▶ **Provided passage**
○ ○ ○ ○ ○ ○ ○

The remaining question relates to the legal effect of filing disclaimers by the college and the fraternity.

The trial court held that they were made and filed by the parties under a mistake as to their legal rights and that a court of equity should relieve them of their mistake.

It is a well-established general rule that equity will not relieve against a mistake of law, that a party is bound by an instrument he executes with full knowledge of the facts though he is mistaken as to its legal effect. This rule is applied as well where the mistake of law is due to the erroneous advice of counsel. But there are exceptions to the general rule. Where a party in good faith is not mistaken as to the legal effect of the instrument he executes, but is mistaken as to his antecedent existing legal rights affected thereby, equity will correct his mistake. This principle has been stated by our *Page 680 court in Renard v. Clink, 91 Mich. 1 (30 Am. St. Rep. 458), as follows:

"But where a person is ignorant or mistaken with respect to his own antecedent and existing private legal rights, interests, or estates, and enters into some transaction, the legal scope and operation of which he correctly apprehends and understands, for the purpose of affecting such assumed rights, interests, or estates, equity will grant its relief, defensive or affirmative, treating the mistake as analogous to, if not identical with, a mistake of fact."

○ ○ ○ ○ ○ ○ ○

▶ **Task to carry out**
Carry on the court opinion above on equitable relief from a mistake of law, picking up after the quoted statement from Renard v. Clink.

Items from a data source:
○ ○ ○ ○ ○ ○ ○

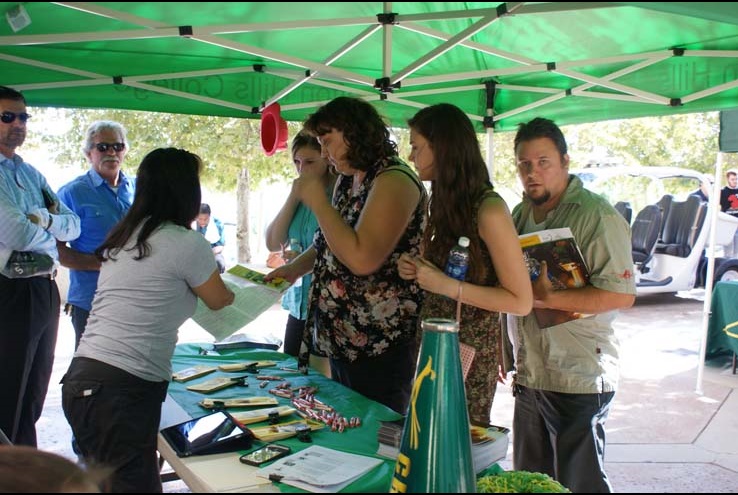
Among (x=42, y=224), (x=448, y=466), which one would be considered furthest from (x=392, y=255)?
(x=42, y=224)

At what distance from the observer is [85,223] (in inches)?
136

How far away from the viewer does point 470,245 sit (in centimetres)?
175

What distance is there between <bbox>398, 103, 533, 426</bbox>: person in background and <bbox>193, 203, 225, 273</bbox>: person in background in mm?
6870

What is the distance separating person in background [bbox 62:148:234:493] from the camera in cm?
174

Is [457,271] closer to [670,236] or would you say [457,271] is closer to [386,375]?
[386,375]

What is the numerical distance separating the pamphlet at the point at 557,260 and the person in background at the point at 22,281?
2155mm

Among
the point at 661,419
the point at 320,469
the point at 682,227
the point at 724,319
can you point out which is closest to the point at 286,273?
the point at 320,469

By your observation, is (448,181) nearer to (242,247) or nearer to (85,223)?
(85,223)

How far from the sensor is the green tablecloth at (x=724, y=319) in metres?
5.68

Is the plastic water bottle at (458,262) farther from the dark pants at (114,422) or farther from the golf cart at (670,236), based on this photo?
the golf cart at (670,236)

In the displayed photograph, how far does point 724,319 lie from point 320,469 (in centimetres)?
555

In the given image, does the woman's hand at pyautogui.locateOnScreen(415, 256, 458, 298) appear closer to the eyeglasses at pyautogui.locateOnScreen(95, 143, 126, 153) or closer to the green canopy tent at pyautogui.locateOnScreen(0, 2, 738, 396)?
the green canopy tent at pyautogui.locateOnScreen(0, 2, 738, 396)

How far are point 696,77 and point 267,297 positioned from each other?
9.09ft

○ ○ ○ ○ ○ ○ ○

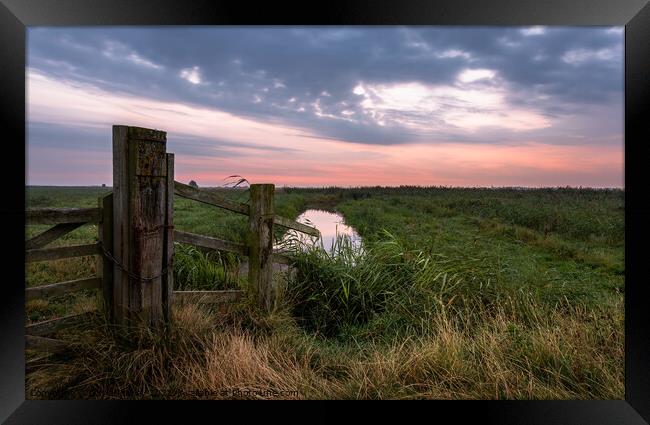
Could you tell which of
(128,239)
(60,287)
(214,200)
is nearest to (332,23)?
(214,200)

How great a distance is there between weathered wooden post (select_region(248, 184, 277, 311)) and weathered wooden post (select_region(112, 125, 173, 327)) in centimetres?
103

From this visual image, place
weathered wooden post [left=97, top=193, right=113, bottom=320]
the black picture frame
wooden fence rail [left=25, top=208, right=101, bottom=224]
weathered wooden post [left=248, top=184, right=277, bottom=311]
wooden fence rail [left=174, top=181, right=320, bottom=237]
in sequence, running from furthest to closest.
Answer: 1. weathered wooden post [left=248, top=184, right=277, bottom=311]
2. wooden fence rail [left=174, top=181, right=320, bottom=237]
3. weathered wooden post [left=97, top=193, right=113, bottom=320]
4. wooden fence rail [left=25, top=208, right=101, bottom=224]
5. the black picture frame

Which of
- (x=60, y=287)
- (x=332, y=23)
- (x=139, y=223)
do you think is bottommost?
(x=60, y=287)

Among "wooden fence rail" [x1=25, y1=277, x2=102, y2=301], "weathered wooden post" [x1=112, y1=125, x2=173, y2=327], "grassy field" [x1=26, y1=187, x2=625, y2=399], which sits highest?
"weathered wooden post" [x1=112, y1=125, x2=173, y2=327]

○ ○ ○ ○ ○ ○ ○

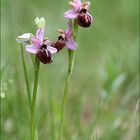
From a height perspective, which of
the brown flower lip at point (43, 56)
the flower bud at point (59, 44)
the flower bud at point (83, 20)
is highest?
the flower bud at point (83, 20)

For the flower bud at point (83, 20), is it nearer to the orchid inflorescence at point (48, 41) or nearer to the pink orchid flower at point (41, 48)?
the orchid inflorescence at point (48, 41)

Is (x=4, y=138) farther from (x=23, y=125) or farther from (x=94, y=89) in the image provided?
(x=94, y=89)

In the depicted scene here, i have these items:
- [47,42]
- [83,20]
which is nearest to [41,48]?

○ ○ ○ ○ ○ ○ ○

▶ **Task answer**
This principle applies to the facts in the case at bar. The college and the fraternity had full knowledge of the facts; they understood the purpose and effect of making their disclaimers of all interest in and benefits under the declaration of trust, but, because of the attempted revocation, they were mistaken as to their antecedent existing legal right to the trust fund. In view of the law and the facts, the trial court was right in permitting a withdrawal of the disclaimers and the filing of answers to the bill of complaint.

The decree of the circuit court should be affirmed, with costs to the plaintiff.